My Last is Her First

Wednesday night, our daughter Jill came home and told us, “Well, this is the last supper I’ll be home as a high school student.” She was grinning ear to ear--excited to get out on her own. My heart ached inside knowing my life would never again be the same. My daughter is graduating and will be leaving home. She’s a class act! I don’t feel old enough to have an empty nest, but I do.

The next morning as I’m watering the plants outside she walks out. She has to go take a final and will be back in an hour. I realize this is the last morning she goes to school. I walk over to her, put my arms around her and pray for her. She left--and I wept. I have loved being a Father. I’m going to have to learn to be a different kind of Father.

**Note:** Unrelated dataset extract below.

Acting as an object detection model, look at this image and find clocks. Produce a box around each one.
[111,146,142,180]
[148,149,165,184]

I went back in the house, did my stuff and then headed outside to run. As I ran, I thought about Jill, my life, and everything going on. As I got near the house, about an hour later, a car passed me and honked and then pulled in our driveway. It was Jill. It was like God was saying to me, “She’s not gone. She’ll always be a part.” I sure hope so.

Father, you’ve given me 3 awesome winners. May they find an awesome Father in me as they progress in life. Help me define “fatherhood” at this stage.

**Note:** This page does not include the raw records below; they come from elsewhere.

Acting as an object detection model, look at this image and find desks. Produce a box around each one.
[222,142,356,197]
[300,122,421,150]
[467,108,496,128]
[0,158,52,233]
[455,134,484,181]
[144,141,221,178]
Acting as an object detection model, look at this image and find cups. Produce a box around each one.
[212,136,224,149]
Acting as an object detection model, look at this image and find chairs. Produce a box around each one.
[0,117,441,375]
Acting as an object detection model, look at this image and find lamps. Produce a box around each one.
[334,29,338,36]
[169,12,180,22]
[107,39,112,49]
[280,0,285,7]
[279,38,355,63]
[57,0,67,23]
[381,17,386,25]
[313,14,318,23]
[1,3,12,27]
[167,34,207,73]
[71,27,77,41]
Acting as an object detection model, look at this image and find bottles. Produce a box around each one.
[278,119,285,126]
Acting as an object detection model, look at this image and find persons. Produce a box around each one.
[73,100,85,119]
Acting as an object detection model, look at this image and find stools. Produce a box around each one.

Postmodern West - Postmodern World?

Anyone who says postmodernity isn’t the driving force in the West is outright living in the past. Anyone postmodern who says the whole world is postmodern hasn’t seen that much of the world. Sure, there are pockets everywhere, but it’s not the prevailing global philosophy. You have to separate the materialism and styles of the west that do spread globally from the philosophy that’s global. I think postmodernity is the philosophy of an affluent society that has become disillusioned with it’s own failed promises from modernity. Most the world just isn’t that affluent.

Center Shift To Asia

Center shift #1 the church in Jerusalem is a gathering place for all the followers of Jesus to hang on. Antioch takes the role as the center of the church driven more by laymen in vocations engaging society, thereby bringing transformation.

Center shift #2 in the church took place when the church split from Constantinople, the edge of the Middle East, to Rome, the center of Europe. Transportation drove it. Communication and culture also drove it. You wind up with a theological debate between the East and West over icons--but, it was really about how the cultures in which faith was emerging had different lenses in how they saw life.

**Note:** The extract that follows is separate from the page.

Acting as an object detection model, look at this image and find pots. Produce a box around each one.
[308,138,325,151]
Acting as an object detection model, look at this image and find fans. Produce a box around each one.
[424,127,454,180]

Center shift #3 in the church took place during the reformation in Europe. Between Columbus opening a connected global world through ships that led to trade and colonization and the Gutenberg press, travel and communication team up to give a totally different global view and reality. The result--the church splits.  The old stays there, but the new paradigms are not just theological they are also the impact of technology upon thought.

Center shift #4 Peter Jenkins has aptly shown us, though we’ve been feeling it, that the West is no longer the base of Christianity. We speak of church planting movements as if we have them in the States. Hello China! We want Eastern results in our Western churches using Western templates--not sure it will work. So, while the West is defining the whole world as postmodern, a tendency we will no longer be able to do, how will the East define the rest of the world? It’s time for new theologians.  We need some new Luthers and Calvins and Zwingliis. Their names will probably be Lukito Sumatra, Phuc Dang, Akmed Mohammed, and others. They see the world through a different lense. How will they define theology and the church? What an incredibly exciting thing to think about. But, how will the Western church respond to them? Ignore them? Or, perhaps as in other center shifts, split from them? I want to move into the future with them. I think postmodernism is good for the Western church, because we don’t know what is, yet. God has us in the lurch and our tongues tied, so theirs can be loosed! We’re just too loud--even when we’re wrong.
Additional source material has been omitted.